*Task objective:*
Rewrite everything from the line containing "Is point (280, 250) closer to point (428, 206), or" down to the line containing "320 centimetres", swapping "separation distance" for "gap" and keeping all else unchanged. Leave the pictures out.

*Dataset entries:*
************

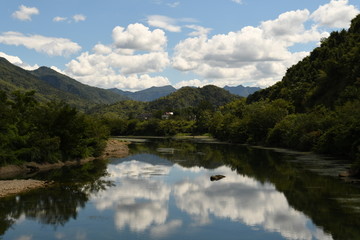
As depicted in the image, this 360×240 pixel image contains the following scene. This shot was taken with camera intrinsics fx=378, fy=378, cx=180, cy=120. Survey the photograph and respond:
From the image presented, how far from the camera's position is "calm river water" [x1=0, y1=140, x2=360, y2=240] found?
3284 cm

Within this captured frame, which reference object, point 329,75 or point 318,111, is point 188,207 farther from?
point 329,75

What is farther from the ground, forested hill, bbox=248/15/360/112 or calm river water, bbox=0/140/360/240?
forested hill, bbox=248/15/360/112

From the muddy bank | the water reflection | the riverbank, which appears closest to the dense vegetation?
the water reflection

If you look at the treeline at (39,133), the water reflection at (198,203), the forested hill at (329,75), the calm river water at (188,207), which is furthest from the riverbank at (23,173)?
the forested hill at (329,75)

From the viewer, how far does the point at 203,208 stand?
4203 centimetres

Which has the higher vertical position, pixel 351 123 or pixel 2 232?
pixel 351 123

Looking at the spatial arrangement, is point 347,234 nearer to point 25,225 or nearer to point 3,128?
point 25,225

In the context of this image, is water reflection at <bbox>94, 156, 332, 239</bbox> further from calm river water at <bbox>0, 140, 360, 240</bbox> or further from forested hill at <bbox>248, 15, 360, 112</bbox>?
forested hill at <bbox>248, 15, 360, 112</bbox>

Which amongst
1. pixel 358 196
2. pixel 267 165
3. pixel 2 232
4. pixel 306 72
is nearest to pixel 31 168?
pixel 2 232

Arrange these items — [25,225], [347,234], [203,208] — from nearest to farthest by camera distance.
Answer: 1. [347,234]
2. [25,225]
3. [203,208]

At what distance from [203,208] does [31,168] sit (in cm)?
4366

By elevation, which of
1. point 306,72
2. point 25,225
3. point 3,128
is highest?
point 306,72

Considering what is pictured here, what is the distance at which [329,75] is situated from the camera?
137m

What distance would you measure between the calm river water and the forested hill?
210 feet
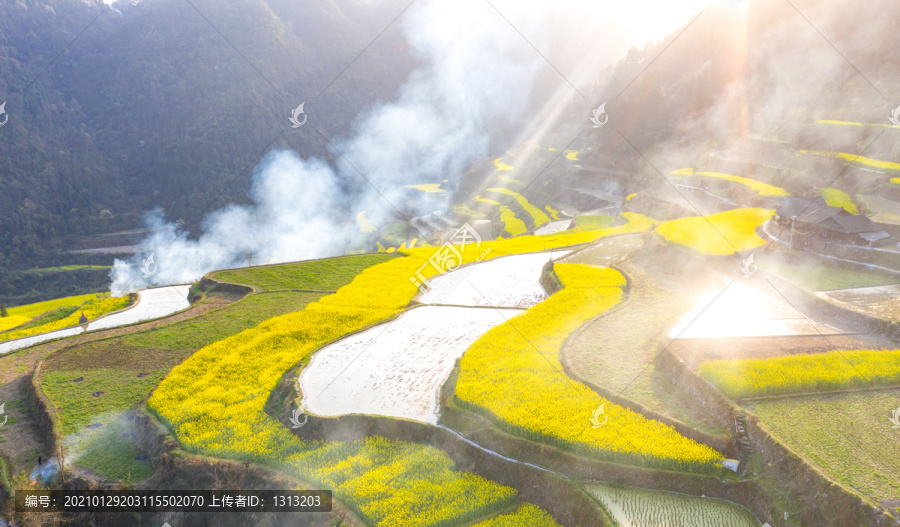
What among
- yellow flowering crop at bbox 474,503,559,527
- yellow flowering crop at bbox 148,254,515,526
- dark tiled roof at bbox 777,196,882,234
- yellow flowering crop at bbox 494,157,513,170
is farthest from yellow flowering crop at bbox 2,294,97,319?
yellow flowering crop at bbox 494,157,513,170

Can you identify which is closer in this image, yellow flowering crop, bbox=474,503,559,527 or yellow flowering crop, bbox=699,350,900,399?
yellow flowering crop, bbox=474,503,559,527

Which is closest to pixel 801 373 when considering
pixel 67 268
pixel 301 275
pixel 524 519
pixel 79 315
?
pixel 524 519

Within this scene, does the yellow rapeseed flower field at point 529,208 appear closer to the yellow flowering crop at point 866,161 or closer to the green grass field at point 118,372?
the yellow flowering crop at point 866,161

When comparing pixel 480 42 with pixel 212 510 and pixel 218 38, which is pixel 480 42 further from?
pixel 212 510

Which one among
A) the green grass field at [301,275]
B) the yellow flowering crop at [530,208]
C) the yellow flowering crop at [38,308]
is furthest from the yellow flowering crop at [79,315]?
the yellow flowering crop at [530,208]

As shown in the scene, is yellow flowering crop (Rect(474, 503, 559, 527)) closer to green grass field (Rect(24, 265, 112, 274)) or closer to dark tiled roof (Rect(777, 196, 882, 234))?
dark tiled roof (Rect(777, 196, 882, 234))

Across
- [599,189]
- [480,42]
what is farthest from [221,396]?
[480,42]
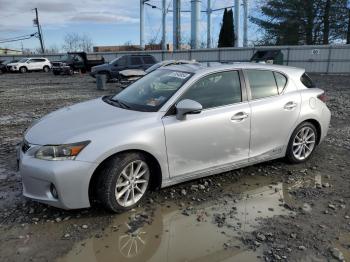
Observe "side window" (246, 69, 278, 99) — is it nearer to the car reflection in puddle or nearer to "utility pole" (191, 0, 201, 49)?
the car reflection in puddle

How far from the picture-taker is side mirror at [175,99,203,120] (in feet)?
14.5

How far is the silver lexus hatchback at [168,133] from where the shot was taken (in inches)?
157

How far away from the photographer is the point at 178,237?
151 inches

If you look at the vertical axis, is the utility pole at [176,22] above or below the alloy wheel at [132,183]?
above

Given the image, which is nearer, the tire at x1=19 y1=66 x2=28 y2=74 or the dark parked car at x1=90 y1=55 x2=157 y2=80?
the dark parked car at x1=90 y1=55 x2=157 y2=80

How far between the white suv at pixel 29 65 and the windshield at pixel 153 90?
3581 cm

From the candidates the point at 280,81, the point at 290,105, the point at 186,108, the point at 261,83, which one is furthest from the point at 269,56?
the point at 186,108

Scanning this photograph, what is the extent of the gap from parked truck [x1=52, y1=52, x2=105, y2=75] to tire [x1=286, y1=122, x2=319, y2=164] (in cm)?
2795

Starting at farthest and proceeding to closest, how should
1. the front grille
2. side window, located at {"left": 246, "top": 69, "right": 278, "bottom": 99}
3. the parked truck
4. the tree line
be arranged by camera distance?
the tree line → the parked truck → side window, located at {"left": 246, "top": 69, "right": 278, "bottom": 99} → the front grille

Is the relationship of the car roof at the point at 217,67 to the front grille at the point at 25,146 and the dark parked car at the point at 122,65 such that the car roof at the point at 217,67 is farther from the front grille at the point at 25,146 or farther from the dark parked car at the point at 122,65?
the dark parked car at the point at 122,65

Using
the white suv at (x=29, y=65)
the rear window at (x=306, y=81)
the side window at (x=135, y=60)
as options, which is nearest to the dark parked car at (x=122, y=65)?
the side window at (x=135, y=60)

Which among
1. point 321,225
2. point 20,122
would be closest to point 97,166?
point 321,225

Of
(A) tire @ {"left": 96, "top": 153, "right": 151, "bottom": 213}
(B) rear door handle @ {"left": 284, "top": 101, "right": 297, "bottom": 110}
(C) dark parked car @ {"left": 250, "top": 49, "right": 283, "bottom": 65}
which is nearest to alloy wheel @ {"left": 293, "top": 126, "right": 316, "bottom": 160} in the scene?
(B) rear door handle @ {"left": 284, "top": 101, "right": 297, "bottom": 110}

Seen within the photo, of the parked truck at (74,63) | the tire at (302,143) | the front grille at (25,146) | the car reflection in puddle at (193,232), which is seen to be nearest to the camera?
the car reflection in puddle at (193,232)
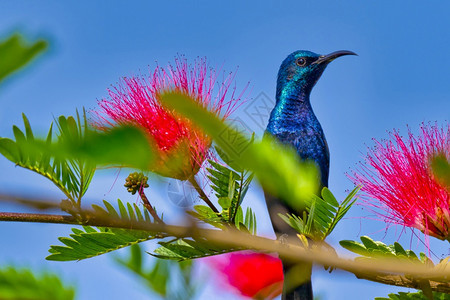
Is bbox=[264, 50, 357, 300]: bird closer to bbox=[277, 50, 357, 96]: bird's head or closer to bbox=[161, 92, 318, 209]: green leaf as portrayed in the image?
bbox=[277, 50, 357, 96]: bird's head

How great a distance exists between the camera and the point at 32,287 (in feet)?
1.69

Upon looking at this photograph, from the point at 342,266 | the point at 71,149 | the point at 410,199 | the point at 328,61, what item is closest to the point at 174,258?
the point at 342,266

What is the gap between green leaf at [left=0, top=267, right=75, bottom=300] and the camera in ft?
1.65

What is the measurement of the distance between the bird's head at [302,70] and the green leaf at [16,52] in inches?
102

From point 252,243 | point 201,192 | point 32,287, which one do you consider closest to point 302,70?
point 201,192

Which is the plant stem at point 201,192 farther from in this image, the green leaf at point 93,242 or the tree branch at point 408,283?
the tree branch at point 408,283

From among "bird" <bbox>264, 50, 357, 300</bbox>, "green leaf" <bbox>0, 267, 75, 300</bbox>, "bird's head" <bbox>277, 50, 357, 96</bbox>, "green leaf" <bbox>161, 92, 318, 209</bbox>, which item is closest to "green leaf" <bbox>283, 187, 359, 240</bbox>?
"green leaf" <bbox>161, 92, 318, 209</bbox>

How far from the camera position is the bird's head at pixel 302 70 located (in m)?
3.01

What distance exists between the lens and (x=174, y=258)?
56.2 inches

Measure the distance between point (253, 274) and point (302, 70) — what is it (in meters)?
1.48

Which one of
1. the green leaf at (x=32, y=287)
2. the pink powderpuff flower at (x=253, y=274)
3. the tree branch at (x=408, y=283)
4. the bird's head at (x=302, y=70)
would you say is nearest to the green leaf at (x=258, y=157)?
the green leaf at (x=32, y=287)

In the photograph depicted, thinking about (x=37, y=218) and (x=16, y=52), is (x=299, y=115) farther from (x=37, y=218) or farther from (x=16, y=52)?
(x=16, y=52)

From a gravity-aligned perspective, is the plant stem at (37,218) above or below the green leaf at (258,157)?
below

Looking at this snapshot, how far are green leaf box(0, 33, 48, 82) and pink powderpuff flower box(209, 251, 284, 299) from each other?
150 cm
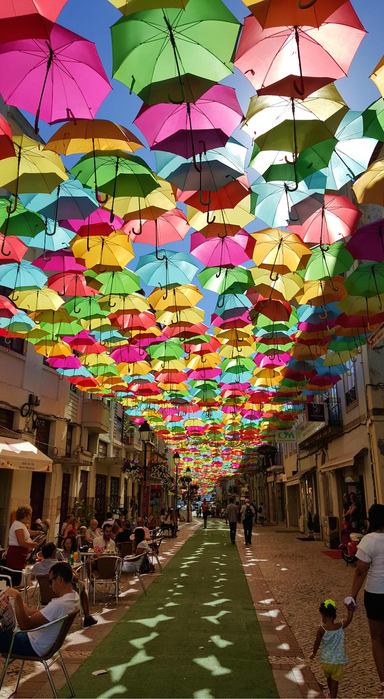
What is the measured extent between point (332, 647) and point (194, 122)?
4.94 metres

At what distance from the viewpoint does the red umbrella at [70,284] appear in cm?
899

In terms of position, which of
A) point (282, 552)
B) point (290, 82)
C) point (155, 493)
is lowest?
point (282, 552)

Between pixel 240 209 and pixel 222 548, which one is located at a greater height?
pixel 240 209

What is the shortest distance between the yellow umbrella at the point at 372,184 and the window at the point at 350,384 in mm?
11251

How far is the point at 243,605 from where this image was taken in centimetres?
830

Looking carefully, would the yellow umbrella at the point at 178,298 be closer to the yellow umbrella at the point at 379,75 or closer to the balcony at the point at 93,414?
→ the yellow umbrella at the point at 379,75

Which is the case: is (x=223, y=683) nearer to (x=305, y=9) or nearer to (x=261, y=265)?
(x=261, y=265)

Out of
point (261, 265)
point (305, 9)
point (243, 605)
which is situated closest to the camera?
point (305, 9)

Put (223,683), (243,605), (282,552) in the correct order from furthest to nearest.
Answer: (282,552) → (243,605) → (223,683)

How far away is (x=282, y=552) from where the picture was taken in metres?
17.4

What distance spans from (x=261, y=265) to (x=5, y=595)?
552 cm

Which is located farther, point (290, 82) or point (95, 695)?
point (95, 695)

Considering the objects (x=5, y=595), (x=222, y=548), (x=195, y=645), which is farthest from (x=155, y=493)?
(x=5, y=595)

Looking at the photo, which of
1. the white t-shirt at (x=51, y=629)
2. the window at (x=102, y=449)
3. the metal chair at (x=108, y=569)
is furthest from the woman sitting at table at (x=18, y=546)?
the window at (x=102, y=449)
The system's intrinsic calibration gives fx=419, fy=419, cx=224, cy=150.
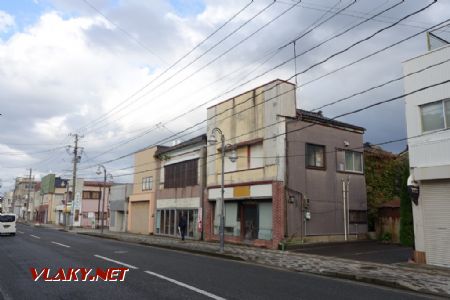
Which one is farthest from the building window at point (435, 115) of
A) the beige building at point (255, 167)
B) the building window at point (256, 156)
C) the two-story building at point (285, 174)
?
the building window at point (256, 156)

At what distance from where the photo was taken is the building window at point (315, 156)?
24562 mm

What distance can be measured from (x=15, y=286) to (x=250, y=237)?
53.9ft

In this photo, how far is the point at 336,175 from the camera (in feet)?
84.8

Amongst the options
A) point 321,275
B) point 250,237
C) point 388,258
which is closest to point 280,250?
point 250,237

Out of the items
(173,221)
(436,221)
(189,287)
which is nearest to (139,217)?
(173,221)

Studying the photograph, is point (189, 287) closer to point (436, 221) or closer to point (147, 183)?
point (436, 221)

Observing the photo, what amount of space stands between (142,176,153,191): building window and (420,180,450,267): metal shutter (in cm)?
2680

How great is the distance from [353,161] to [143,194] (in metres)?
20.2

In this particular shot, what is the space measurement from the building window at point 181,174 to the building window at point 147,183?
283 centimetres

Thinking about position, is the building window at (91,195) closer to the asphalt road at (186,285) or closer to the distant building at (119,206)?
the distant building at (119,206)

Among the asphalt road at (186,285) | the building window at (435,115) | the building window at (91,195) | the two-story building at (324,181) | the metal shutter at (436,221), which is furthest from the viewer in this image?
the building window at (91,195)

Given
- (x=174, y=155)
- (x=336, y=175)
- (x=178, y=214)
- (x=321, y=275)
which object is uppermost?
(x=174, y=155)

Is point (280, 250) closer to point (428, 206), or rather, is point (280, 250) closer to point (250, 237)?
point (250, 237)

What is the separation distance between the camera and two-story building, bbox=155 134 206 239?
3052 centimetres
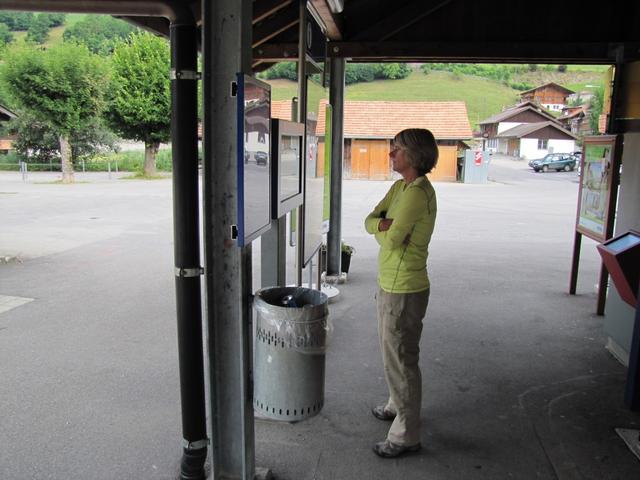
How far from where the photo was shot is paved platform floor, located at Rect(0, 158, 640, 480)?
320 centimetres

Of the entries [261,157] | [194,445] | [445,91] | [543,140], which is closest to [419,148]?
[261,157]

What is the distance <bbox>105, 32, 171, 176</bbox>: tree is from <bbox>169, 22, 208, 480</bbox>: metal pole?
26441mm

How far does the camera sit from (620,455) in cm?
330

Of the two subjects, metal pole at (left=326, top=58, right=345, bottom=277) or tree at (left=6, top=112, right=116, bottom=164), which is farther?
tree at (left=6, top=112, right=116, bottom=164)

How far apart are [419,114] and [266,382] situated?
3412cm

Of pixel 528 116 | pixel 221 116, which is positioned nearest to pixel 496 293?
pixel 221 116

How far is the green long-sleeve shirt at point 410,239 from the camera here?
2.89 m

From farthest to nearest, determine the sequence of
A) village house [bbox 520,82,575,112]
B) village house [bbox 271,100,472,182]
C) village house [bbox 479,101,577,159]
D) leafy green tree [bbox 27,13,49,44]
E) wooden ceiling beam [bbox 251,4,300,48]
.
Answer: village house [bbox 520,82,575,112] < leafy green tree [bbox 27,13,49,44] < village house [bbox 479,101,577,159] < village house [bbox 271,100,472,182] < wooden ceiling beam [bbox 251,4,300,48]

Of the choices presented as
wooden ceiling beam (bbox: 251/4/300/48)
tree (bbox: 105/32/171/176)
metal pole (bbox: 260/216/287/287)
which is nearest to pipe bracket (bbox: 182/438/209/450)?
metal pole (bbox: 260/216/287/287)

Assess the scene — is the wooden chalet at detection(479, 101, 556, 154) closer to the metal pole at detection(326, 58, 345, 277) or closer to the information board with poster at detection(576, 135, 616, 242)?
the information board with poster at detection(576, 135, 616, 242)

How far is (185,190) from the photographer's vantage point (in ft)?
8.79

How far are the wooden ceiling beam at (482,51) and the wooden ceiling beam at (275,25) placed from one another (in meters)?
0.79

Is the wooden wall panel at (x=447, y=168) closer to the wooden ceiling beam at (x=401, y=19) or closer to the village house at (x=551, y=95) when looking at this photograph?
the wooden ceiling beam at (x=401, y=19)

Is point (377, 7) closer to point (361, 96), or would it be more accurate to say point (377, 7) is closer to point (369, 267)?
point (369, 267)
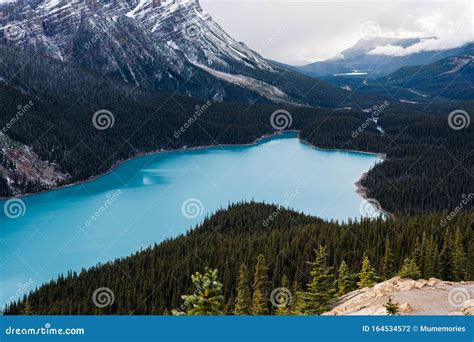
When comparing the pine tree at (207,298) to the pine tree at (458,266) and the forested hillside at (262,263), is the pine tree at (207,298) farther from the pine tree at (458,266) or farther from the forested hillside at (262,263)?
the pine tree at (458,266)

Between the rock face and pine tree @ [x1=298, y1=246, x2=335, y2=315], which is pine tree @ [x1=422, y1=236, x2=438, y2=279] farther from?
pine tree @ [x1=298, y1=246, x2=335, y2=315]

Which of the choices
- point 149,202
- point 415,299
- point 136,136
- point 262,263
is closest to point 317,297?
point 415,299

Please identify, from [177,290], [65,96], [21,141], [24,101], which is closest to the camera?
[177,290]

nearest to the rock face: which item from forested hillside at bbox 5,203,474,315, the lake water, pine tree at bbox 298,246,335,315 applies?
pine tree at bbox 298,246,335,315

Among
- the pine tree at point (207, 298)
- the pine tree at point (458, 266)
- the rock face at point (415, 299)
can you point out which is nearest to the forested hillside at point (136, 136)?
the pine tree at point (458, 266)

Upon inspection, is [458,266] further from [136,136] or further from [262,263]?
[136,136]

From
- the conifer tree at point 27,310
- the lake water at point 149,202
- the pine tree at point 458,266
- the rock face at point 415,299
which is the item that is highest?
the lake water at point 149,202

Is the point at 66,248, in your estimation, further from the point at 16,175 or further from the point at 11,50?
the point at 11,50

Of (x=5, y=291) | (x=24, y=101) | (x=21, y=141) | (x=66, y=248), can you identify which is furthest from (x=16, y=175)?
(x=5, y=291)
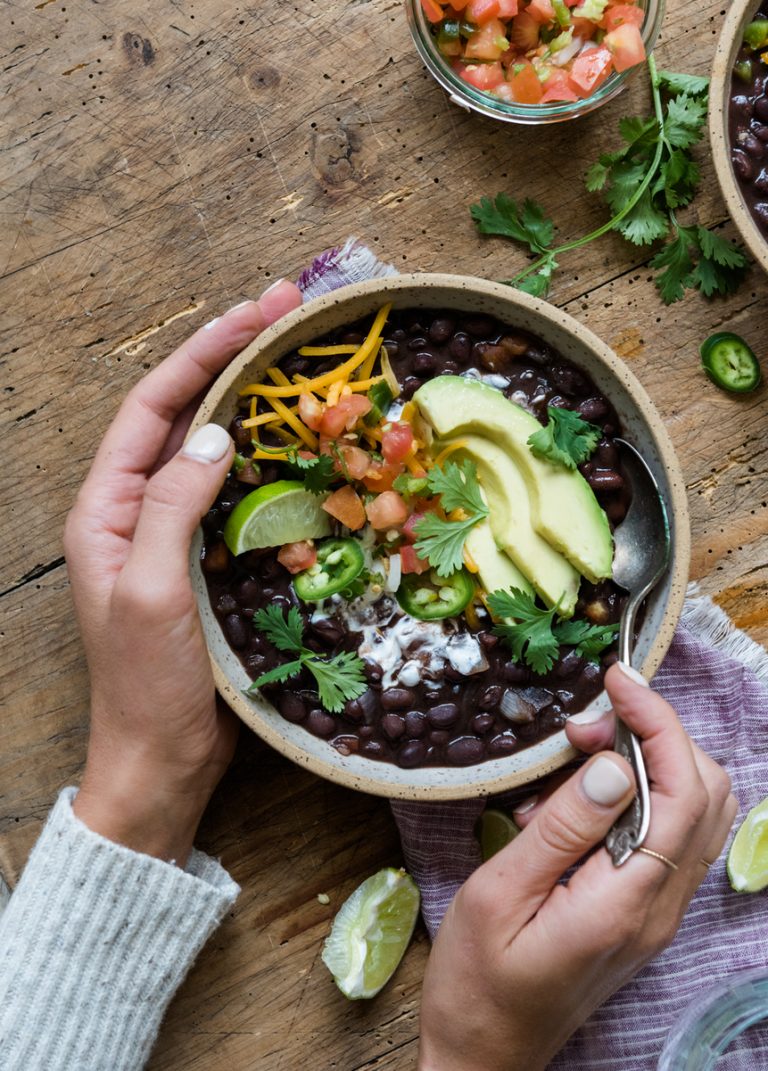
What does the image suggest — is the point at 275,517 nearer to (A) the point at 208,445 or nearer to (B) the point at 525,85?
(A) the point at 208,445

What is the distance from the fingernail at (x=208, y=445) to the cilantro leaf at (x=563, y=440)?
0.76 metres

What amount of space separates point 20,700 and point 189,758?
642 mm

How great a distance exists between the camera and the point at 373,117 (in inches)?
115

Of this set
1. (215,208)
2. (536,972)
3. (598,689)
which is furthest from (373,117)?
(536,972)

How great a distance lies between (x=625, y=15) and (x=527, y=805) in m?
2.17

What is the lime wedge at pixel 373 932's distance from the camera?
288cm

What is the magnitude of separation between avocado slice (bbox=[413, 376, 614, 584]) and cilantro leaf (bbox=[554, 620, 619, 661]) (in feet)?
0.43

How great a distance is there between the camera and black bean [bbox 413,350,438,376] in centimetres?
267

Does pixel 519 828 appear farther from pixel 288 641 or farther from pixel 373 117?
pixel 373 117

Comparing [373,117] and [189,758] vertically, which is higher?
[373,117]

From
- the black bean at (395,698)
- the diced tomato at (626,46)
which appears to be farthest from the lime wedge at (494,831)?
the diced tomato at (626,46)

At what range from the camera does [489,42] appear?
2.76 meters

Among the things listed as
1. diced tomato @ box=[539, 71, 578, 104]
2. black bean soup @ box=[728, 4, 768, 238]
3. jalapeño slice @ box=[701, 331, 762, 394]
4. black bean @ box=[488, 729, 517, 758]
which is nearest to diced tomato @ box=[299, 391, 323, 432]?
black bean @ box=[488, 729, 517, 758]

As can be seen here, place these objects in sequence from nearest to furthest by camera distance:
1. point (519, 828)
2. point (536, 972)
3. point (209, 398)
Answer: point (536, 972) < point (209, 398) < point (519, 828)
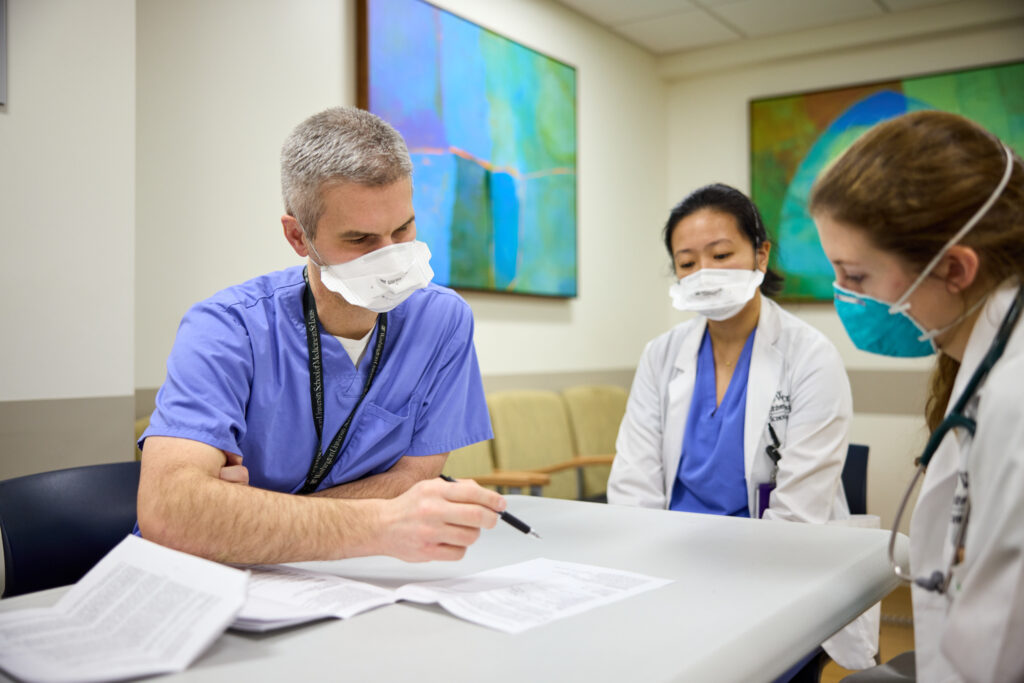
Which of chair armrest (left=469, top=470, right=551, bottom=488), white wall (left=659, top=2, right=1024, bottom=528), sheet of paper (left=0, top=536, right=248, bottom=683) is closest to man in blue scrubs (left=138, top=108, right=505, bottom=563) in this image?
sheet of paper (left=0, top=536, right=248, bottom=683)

************

*Result for this exercise:*
Is point (280, 250) closer to point (428, 206), or rather, is point (280, 250) closer to point (250, 237)?
point (250, 237)

What is the gap between the camera and two-story building, bbox=155 134 206 239?
3052 centimetres
How far from where the photo was shot is paved platform floor, located at Rect(0, 158, 640, 480)?
320 centimetres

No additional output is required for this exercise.